Parait qu'une mauvaise note fait "éjecter" le fournisseur, il faut être content tout le temps, sinon danger. Je déteste noter, suis pas prof.
En regardant comme ça, j'aime comparer sans avoir à aller dans les boutiques, chez FN** et Amaz** un même vendeur marketplace a deux prix pour la même chose selon la plateforme.
Ai acheté des calendriers l'autre jour, créatrice sais plus où, a un site succin sur le web, elle passe par une plateforme gestionnaire (encaisse CB) en Irlande, peut-être pour avoir moins de frais ?
a écrit le 21/12/2018 à 11:32 :
Je confirme sur Cdiscount marketplace , il y a vente de produits chinois avec fraude à la TVA, merci de ne pas me censurer, c'est vérifiable immédiatement en cherchant par exemple un smartphone pas cher puis en allant sur le site du fournisseur. Et puis Cdiscount le sait parfaitement et joue dessus pour casser les prix.

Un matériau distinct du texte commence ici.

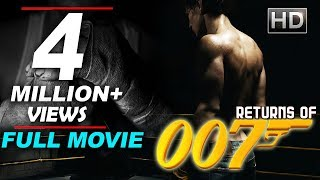 Returns of 007 (2016) Full Hindi Dubbed Movie | Duniya Vijay | New Hindi Movies 2016 full Movie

Réponse de le 21/12/2018 à 13:07 :
solution rapide, efficace : ne pas acheter à de grosses centrales de vente
a écrit le 21/12/2018 à 10:05 :
Les petits avec les petits, les gros avec les gros. La nécessité des PME est de développer leur propre plateforme. Mais bon... qui a le cash pour le faire... Et qui peut perdre autant d’argent qu’amazon ou Cdiscount pour le faire... Michelin a euromaster pour avoir une influence sur les prix de marché. Euromaster perd de l’argent, Michelin couvre et maintien les prix pour tous les autres distributeurs. Mais là...
a écrit le 21/12/2018 à 10:04 :
Tous ces bidules contournent l'impôt en profitant de nos failles juridiques. Alors rétablissez la stricte égalité devant l'impôt et faites comme les boites US, cognez à coup de dizaines de milliards.
a écrit le 21/12/2018 à 9:19 :
c est un peu comme avec la grande distribution qui règne sur le alimentaire avec 4 centrales d achat.... mais en pire.....
ceci étant, l algorithme a bon dos....jusqu' a preuve du contraire c est bien un individu qui l a pondu...avec comme seul objectif, maximiser (pas optimiser).....sans aucun état d amé.....le produit proposé n étant que pur prétexte.......le tout avec des salariés zombies qui triment sang et eau pour des salaires de presque misère.....faute de trouver mieux....

a écrit le 20/12/2018 à 19:27 :
"Une dizaine" : sujet, féminin, singulier ; "de PME" : complément du nom ; donc une dizaine de PME "a" été reçue ... Reprenez le Bled, SVP, vous participez à la transmission de la culture et à l'éducation des masses. Ne sombrez pas dans le populisme...
a écrit le 20/12/2018 à 19:24 :
"Bon ok vous ne paierez pas d'impôts mais pouvez vous au moins mieux traiter nos PME svp ?"

On croit rêver... Les LREM ou l'odeur de la défaite.